WEKA has announced the commercial release of its Augmented Memory Grid technology on NeuralMesh, a memory extension platform designed to address GPU memory bottlenecks in data center AI inference workloads. Validated on Oracle Cloud Infrastructure (OCI) and other AI cloud platforms, Augmented Memory Grid extends GPU memory capacity from gigabytes to petabytes, with WEKA reporting up to 1000 times more key-value cache capacity and a 20 times reduction in time-to-first-token for neural network inference operations.

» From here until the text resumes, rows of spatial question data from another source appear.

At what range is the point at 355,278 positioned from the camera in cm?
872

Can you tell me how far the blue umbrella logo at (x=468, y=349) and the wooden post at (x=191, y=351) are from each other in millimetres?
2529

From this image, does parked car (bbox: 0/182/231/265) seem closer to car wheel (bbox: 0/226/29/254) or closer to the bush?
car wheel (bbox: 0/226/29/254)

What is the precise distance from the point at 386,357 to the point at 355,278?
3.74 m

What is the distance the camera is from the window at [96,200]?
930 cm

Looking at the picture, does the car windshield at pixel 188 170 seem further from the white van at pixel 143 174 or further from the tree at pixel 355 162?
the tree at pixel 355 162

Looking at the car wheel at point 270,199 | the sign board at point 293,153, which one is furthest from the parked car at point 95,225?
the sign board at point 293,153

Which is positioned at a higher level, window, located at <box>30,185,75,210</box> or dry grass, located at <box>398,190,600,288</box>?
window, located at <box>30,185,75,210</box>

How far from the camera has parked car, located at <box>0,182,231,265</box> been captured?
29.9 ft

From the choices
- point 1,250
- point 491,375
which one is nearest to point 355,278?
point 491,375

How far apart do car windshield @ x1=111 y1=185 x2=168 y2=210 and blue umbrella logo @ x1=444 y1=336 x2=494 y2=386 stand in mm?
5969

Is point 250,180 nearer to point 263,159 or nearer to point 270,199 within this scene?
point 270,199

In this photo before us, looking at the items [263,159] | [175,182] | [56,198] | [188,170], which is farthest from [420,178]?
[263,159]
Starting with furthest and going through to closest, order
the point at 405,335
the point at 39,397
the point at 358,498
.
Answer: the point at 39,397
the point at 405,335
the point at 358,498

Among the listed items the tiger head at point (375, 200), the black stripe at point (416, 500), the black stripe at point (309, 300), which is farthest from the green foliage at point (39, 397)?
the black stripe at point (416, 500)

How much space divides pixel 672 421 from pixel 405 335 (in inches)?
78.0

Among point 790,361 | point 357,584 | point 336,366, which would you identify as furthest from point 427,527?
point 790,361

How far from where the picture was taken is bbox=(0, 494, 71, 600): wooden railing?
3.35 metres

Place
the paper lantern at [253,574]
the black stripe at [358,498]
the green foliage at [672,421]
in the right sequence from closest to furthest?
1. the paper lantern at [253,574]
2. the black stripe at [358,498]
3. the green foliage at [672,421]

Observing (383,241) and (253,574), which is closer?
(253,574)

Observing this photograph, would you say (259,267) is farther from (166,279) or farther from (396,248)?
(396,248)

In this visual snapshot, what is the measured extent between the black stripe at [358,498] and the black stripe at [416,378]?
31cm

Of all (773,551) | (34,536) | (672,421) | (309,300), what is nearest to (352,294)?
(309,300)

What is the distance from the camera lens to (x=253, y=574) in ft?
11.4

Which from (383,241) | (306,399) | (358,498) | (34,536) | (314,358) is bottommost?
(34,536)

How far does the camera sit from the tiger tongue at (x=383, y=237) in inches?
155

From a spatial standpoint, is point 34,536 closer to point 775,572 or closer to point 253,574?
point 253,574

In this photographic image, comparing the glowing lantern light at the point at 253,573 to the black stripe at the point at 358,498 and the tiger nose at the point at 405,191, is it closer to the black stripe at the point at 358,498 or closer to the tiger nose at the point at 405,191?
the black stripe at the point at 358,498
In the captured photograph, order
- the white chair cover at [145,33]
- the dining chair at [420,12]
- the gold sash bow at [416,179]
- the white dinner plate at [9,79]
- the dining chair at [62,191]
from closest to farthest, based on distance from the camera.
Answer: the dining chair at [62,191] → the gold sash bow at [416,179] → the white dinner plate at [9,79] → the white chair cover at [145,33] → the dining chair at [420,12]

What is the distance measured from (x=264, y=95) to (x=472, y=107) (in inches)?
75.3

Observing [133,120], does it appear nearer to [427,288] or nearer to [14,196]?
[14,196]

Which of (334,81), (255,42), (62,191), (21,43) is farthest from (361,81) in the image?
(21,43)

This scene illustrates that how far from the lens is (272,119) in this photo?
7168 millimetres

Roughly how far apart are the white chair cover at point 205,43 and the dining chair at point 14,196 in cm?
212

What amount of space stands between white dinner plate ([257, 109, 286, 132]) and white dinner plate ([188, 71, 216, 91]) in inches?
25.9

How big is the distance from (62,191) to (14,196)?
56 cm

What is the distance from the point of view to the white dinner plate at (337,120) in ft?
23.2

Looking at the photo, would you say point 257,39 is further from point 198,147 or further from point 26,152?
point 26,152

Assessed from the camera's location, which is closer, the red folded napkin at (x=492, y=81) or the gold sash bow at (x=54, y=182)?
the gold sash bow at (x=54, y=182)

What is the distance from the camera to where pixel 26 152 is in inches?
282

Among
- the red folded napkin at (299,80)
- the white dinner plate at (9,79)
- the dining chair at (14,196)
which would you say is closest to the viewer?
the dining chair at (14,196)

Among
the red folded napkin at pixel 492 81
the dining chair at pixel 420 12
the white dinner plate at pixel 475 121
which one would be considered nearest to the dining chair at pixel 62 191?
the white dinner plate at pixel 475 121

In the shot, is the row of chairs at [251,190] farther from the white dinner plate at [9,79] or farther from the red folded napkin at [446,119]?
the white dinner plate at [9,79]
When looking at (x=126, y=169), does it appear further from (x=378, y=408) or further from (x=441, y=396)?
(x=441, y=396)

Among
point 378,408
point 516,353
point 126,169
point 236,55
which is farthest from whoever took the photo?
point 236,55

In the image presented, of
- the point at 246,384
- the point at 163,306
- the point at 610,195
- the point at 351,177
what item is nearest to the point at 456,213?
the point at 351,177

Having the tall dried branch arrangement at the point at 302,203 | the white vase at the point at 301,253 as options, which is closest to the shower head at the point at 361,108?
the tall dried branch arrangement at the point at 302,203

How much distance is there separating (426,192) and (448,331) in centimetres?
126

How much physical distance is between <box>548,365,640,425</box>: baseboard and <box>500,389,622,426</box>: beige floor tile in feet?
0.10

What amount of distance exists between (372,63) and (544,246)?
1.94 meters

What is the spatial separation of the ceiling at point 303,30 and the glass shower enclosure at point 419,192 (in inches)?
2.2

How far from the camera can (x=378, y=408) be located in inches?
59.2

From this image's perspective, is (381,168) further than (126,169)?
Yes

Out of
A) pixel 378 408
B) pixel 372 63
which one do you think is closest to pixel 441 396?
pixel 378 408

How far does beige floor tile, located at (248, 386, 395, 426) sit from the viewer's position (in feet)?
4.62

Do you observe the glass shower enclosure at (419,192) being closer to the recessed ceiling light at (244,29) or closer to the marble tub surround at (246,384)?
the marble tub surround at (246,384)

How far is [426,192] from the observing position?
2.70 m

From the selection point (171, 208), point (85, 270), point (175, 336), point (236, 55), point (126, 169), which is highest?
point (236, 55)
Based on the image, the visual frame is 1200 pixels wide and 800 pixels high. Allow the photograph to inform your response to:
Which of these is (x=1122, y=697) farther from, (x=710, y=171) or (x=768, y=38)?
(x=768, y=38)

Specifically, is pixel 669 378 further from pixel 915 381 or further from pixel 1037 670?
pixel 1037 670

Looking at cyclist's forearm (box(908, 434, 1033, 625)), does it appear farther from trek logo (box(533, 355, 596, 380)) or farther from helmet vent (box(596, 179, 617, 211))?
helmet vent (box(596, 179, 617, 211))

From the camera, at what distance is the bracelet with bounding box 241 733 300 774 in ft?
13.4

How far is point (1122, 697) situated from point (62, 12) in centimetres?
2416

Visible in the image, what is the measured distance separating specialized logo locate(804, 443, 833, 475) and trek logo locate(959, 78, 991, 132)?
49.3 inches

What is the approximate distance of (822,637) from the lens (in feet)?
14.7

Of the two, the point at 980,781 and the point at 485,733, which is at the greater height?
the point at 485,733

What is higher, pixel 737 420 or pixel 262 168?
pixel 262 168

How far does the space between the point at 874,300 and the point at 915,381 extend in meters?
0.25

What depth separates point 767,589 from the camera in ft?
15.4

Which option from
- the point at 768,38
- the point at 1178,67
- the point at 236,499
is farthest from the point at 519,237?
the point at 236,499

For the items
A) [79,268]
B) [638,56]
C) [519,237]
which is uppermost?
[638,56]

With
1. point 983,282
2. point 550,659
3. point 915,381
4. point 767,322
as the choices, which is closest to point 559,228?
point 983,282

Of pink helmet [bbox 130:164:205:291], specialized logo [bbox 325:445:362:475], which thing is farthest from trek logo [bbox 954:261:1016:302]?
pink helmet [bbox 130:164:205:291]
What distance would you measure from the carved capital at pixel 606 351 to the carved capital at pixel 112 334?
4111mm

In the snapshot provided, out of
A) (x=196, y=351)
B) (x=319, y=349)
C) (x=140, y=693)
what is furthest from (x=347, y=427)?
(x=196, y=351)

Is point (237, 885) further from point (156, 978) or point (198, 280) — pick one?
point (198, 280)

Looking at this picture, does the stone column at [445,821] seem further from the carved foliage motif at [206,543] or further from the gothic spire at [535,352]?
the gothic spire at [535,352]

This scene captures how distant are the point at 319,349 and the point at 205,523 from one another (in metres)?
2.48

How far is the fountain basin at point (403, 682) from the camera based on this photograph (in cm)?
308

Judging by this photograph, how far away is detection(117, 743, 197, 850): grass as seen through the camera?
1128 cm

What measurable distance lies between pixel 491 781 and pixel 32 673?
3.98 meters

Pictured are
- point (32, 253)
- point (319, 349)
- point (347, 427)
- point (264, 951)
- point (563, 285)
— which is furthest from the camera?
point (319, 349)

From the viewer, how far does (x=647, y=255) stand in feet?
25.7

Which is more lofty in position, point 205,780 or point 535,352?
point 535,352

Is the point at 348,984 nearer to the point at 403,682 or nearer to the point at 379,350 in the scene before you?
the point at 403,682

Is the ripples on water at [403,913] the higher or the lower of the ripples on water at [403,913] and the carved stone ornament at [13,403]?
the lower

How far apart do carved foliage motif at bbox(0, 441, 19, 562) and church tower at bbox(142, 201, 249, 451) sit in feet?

According to WEKA, Augmented Memory Grid bridges GPU high-bandwidth memory and flash-based storage to deliver near-memory speeds. The approach uses remote direct memory access (RDMA) and NVIDIA Magnum IO GPUDirect Storage to move key-value cache data between GPU memory and WEKA’s token warehouse. This allows large language and agentic AI models to access more context without recomputing previously cached tokens, supporting more concurrent users and streamlining inference efficiency at scale.
Independent OCI testing cited by WEKA demonstrates the following performance metrics: 1000 times more key-value cache capacity at near memory performance, 20 times faster time-to-first-token when processing 128,000 tokens (compared to recomputation), and 7.5 million read input/output operations per second (IOPs) plus 1.0 million write IOPs in an eight-node cluster. WEKA claims these improvements maximize GPU utilization and enable new business models based on persistent and stateful AI sessions for data center operators, model providers, and enterprises deploying AI in production.
The solution integrates with NVIDIA GPUDirect Storage, NVIDIA Dynamo, and NVIDIA NIXL, and includes an open-source plugin for the NVIDIA Inference Transfer Library (NIXL). OCI’s bare-metal GPU compute with RDMA networking and GPUDirect Storage is highlighted as providing the required performance foundation.
“WEKA’s Augmented Memory Grid directly confronts this challenge,” said Nathan Thomas, vice president, multicloud, Oracle Cloud Infrastructure. “The 20x improvement in time-to-first-token we observed in joint testing on OCI isn’t just a performance metric; it fundamentally reshapes the cost structure of running AI workloads. For our customers, this makes deploying the next generation of AI easier and cheaper.”
Augmented Memory Grid is now available as a feature for NeuralMesh deployments on Oracle Cloud Marketplace, with planned support for additional cloud platforms.
Source: WEKA